▶ **WHAT IS EXPECTED**
Whatever the records below hold, copy it all out exactly.

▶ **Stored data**
◆ ◆ ◆

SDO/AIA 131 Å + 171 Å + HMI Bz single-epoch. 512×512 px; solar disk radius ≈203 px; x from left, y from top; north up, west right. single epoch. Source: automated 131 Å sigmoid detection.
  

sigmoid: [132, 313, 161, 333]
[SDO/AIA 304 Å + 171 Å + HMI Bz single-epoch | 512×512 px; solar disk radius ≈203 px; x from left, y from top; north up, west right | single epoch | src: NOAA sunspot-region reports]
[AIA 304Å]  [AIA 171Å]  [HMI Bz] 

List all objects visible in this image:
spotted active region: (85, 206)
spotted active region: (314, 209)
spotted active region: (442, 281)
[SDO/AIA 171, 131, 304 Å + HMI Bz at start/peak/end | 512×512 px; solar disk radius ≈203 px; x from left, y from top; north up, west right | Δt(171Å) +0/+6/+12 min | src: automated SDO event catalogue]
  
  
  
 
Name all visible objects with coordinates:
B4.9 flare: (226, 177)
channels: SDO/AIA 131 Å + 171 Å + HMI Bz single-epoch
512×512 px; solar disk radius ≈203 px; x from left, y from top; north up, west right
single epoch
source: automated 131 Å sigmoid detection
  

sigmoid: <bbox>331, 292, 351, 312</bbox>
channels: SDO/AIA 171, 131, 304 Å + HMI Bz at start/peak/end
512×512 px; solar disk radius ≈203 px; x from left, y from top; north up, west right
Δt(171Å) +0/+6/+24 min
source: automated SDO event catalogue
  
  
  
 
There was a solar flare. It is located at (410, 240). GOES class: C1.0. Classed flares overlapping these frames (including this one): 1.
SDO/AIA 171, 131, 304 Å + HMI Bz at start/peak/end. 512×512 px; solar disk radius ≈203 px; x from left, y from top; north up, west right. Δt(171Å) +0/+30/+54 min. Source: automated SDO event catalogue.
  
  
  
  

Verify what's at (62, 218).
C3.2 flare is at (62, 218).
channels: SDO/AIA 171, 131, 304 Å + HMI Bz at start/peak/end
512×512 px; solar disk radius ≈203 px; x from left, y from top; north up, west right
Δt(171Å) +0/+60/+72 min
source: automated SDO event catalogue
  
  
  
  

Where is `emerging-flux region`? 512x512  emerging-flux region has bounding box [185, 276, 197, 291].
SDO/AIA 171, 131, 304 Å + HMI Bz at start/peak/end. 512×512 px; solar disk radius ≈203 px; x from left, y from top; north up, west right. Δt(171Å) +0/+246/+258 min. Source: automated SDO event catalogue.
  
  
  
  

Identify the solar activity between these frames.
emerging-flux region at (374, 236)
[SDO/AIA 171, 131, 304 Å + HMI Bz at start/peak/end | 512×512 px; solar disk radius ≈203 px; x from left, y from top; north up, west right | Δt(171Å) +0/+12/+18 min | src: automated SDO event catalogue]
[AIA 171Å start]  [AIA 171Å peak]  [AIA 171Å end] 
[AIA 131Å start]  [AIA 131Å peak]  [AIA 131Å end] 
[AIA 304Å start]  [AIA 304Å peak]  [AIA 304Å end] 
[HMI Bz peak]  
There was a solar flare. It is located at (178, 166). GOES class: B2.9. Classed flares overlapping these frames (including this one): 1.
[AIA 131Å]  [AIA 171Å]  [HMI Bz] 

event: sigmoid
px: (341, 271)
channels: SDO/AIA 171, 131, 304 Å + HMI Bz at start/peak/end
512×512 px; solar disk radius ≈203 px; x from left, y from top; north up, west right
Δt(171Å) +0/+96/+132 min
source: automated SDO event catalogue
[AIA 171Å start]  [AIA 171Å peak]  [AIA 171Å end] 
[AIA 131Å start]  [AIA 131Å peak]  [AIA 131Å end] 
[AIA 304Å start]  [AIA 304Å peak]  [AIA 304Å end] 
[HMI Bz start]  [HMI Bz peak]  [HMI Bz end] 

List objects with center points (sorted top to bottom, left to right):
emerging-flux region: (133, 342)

◆ ◆ ◆

▶ **SOLUTION BELOW**
SDO/AIA 131 Å + 171 Å + HMI Bz single-epoch. 512×512 px; solar disk radius ≈203 px; x from left, y from top; north up, west right. single epoch. Source: automated 131 Å sigmoid detection.
  

sigmoid: [132, 313, 161, 333]
[SDO/AIA 304 Å + 171 Å + HMI Bz single-epoch | 512×512 px; solar disk radius ≈203 px; x from left, y from top; north up, west right | single epoch | src: NOAA sunspot-region reports]
[AIA 304Å]  [AIA 171Å]  [HMI Bz] 

List all objects visible in this image:
spotted active region: (85, 206)
spotted active region: (314, 209)
spotted active region: (442, 281)
[SDO/AIA 171, 131, 304 Å + HMI Bz at start/peak/end | 512×512 px; solar disk radius ≈203 px; x from left, y from top; north up, west right | Δt(171Å) +0/+6/+12 min | src: automated SDO event catalogue]
  
  
  
 
Name all visible objects with coordinates:
B4.9 flare: (226, 177)
channels: SDO/AIA 131 Å + 171 Å + HMI Bz single-epoch
512×512 px; solar disk radius ≈203 px; x from left, y from top; north up, west right
single epoch
source: automated 131 Å sigmoid detection
  

sigmoid: <bbox>331, 292, 351, 312</bbox>
channels: SDO/AIA 171, 131, 304 Å + HMI Bz at start/peak/end
512×512 px; solar disk radius ≈203 px; x from left, y from top; north up, west right
Δt(171Å) +0/+6/+24 min
source: automated SDO event catalogue
  
  
  
 
There was a solar flare. It is located at (410, 240). GOES class: C1.0. Classed flares overlapping these frames (including this one): 1.
SDO/AIA 171, 131, 304 Å + HMI Bz at start/peak/end. 512×512 px; solar disk radius ≈203 px; x from left, y from top; north up, west right. Δt(171Å) +0/+30/+54 min. Source: automated SDO event catalogue.
  
  
  
  

Verify what's at (62, 218).
C3.2 flare is at (62, 218).
channels: SDO/AIA 171, 131, 304 Å + HMI Bz at start/peak/end
512×512 px; solar disk radius ≈203 px; x from left, y from top; north up, west right
Δt(171Å) +0/+60/+72 min
source: automated SDO event catalogue
  
  
  
  

Where is `emerging-flux region`? 512x512  emerging-flux region has bounding box [185, 276, 197, 291].
SDO/AIA 171, 131, 304 Å + HMI Bz at start/peak/end. 512×512 px; solar disk radius ≈203 px; x from left, y from top; north up, west right. Δt(171Å) +0/+246/+258 min. Source: automated SDO event catalogue.
  
  
  
  

Identify the solar activity between these frames.
emerging-flux region at (374, 236)
[SDO/AIA 171, 131, 304 Å + HMI Bz at start/peak/end | 512×512 px; solar disk radius ≈203 px; x from left, y from top; north up, west right | Δt(171Å) +0/+12/+18 min | src: automated SDO event catalogue]
[AIA 171Å start]  [AIA 171Å peak]  [AIA 171Å end] 
[AIA 131Å start]  [AIA 131Å peak]  [AIA 131Å end] 
[AIA 304Å start]  [AIA 304Å peak]  [AIA 304Å end] 
[HMI Bz peak]  
There was a solar flare. It is located at (178, 166). GOES class: B2.9. Classed flares overlapping these frames (including this one): 1.
[AIA 131Å]  [AIA 171Å]  [HMI Bz] 

event: sigmoid
px: (341, 271)
channels: SDO/AIA 171, 131, 304 Å + HMI Bz at start/peak/end
512×512 px; solar disk radius ≈203 px; x from left, y from top; north up, west right
Δt(171Å) +0/+96/+132 min
source: automated SDO event catalogue
[AIA 171Å start]  [AIA 171Å peak]  [AIA 171Å end] 
[AIA 131Å start]  [AIA 131Å peak]  [AIA 131Å end] 
[AIA 304Å start]  [AIA 304Å peak]  [AIA 304Å end] 
[HMI Bz start]  [HMI Bz peak]  [HMI Bz end] 

List objects with center points (sorted top to bottom, left to right):
emerging-flux region: (133, 342)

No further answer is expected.